» WORK REQUIRED
Continue the news report on the FIFO inquiry and Moranbah from the point where it stops.

» EXCERPTED TEXT
AN INQUIRY into the impact of fly-in, fly-out (FIFO) and drive-in, drive-out (DIDO) workforces on mining communities has come too late, according to some.
Moranbah Retailers Association president and Leading Edge Telecom business owner Peter Finlay said Wednesday's in-depth report, Cancer of the Bush or Salvation of our Cities, which details the effects of FIFO on communities such as Moranbah, should have been completed years ago.
"Nobody is against FIFO per se but to make it compulsory ... the impact on businesses and the community - it would be detrimental," Mr Finlay said.
"A lot of contractors have left (Moranbah) in the last three or four months.
"The downturn in the coal mining industry ... there's no reality to it, there's millions of dollars being spent here."
Mr Finlay said he agreed with the report's description that FIFO was a "cancer" to some regional communities.
"I believe it's a pretty good description," he said.
"I've lived here for 33 years.
"There are obviously a lot of issues here."
Mr Finlay said FIFO wasn't to blame for businesses closing in Moranbah.
"I don't think businesses have closed because of anything to do with FIFO or the coal industry," he said.
"I don't think too many businesses closed here; I think more have opened here."
Mr Finlay said he thought Moranbah had a great future.
"One thing happening is the house and rent prices are becoming cheaper, so families can move back into town."
MORANBAH woman Peta Weaver and her family will relocate to Yeppoon later this year when her husband Gareth starts FIFO work.
Mrs Weaver said she'd spoken to women who enjoyed the FIFO lifestyle but also liked spending quality time with their partners.

» Collected data entries
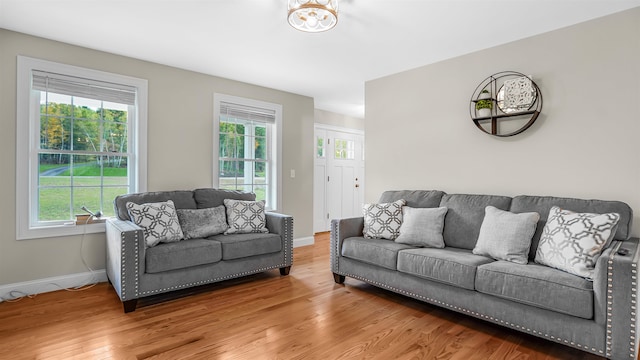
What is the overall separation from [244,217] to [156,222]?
0.90 m

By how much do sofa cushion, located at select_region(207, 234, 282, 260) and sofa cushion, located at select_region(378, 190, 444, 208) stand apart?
1.32 metres

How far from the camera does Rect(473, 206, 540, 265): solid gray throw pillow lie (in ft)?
8.18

» RESULT
"Some women think it's great," she said.
"They get to do their own thing when their husband is away and then when he gets back they get to share time with him again."
Mrs Weaver said she wasn't worried about her lifestyle changing.
"I'll miss him when he travels," she said. "But I don't have a problem with FIFO, as a wife.
"We have three little kids barely in school so that may be hard, at first, for me to cope but I'll get things done."
The Weaver family has lived in Moranbah for about eight years.
"I've seen the population expand," she said. "There are always people taking about FIFO in Moranbah."
AS part of the inquiry into fly-in, fly-out workforce practices in regional Australia, CQUniversity Professor John Rolfe recently handed over a written submission.
"Planning and approval processes for major projects should have better recognition and planning for the needs and impacts on 'home' communities that provide FIFO and DIDO workforces," Prof Rolfe's submission said.
"(There should be development of) appropriate housing stocks in local communities that match the potential inflow of new employees, and avoid high housing costs that can generate perverse impacts on local town development."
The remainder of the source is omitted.